Developed by Chris Regina, Ray Cannella and Thomas Vitale, Sci Fi Pictures original films are typically independently-made B-movies with production budgets of $1 to 2 million each. They usually premiere on Saturday nights. They are also one of the sponsors for the Coalition for Freedom of Information. These films are occasionally retitled for their DVD releases.
The channel's website launched in 1995 under the name "The Dominion" at SciFi.com. In 2000, it dropped the name "The Dominion.". It was one of the first large-scale, publicly available, well-advertised, and non-portal based Web sites. In addition to information on the channel's programming, it covers science fiction in general. The site has won a Webby Award and a Flash Forward Award. From 2000–2005, it published original science fiction short stories in a section called "SciFiction", edited by Ellen Datlow, who won a 2005 Hugo Award for her work there. The stories themselves won a World Fantasy Award; the first Theodore Sturgeon Award for online fiction (for Lucius Shepard's novella "Over Yonder"), and four of the Science Fiction Writers of America's Nebula Awards, including the first for original online fiction (for Linda Nagata's novella "Goddesses"). As part of the channel's rebranding in 2009, the URL was changed to Syfy.com.
On April 22, 2006, the site launched Sci Fi Pedia as a commercial wiki on topics including anime, comics, science fiction, fantasy, horror, fandom, games and toys, UFOs, genre-related art and audio, and the paranormal. In 2009, Sci Fi Pedia was shut down without explanation.
Science Fiction Weekly was an online magazine started and edited by Craig Engler and Brooks Peck on August 15, 1995. In April 1996 it began appearing exclusively on "The Dominion" as part of a partnership with the site, before being sold to the Sci Fi Channel completely in 1999. The publication covered various aspects of science fiction, including news, reviews, original art, and interviews, until it merged with Sci Fi Wire in January 2009. It was last edited by Scott Edelman.
Sci Fi Magazine is the channel's official magazine. As of 2005, it was edited by Scott Edelman.
Sci Fi Wire, an adjunct of the Syfy website, is the daily news wire edited by Patrick Lee. It covers news related to science fiction, fantasy and supernatural-themed entertainment, including films, television, games, books, fandom and rumors. Sci Fi Wire is frequently cited as a source of breaking news by other Web sites and by publications as varied as the New York Post and TV Guide.

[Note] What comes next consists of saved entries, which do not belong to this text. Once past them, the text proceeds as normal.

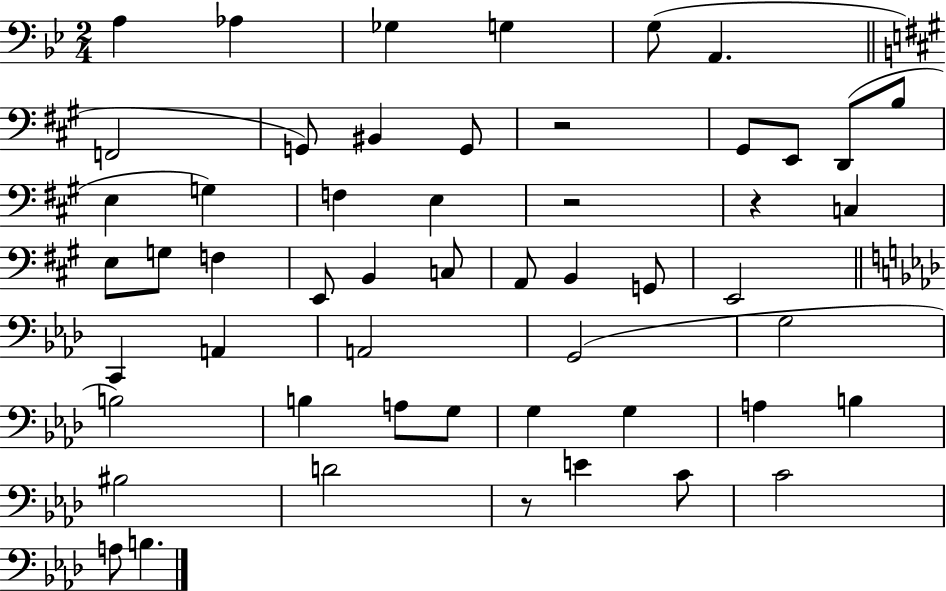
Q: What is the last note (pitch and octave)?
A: B3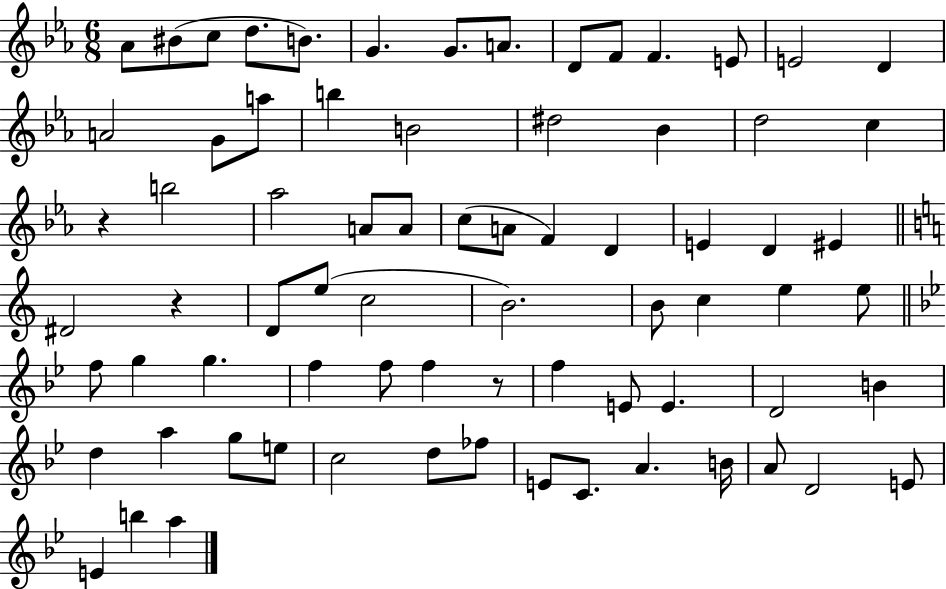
X:1
T:Untitled
M:6/8
L:1/4
K:Eb
_A/2 ^B/2 c/2 d/2 B/2 G G/2 A/2 D/2 F/2 F E/2 E2 D A2 G/2 a/2 b B2 ^d2 _B d2 c z b2 _a2 A/2 A/2 c/2 A/2 F D E D ^E ^D2 z D/2 e/2 c2 B2 B/2 c e e/2 f/2 g g f f/2 f z/2 f E/2 E D2 B d a g/2 e/2 c2 d/2 _f/2 E/2 C/2 A B/4 A/2 D2 E/2 E b a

In 2008, Syfy, then the Sci Fi Channel, averaged a 1.0 Household rating; 242,000 Adults 18-34 (up 4% vs 2007); 616,000 Adults 18-49 (up 5% vs 2007); 695,000 Adults 25-54 (up 6% vs 2007) and 1,278,000 total viewers (up 7% vs 2007). It saw two years of consecutive growth among female audiences, with a 12% increase among women 25-54, a 14% jump in women 18-49 and 6% in women 18-34. The channel also was ranked among the top ten watched channels for male viewers ages 18–54, and women ages 25–54 (#10).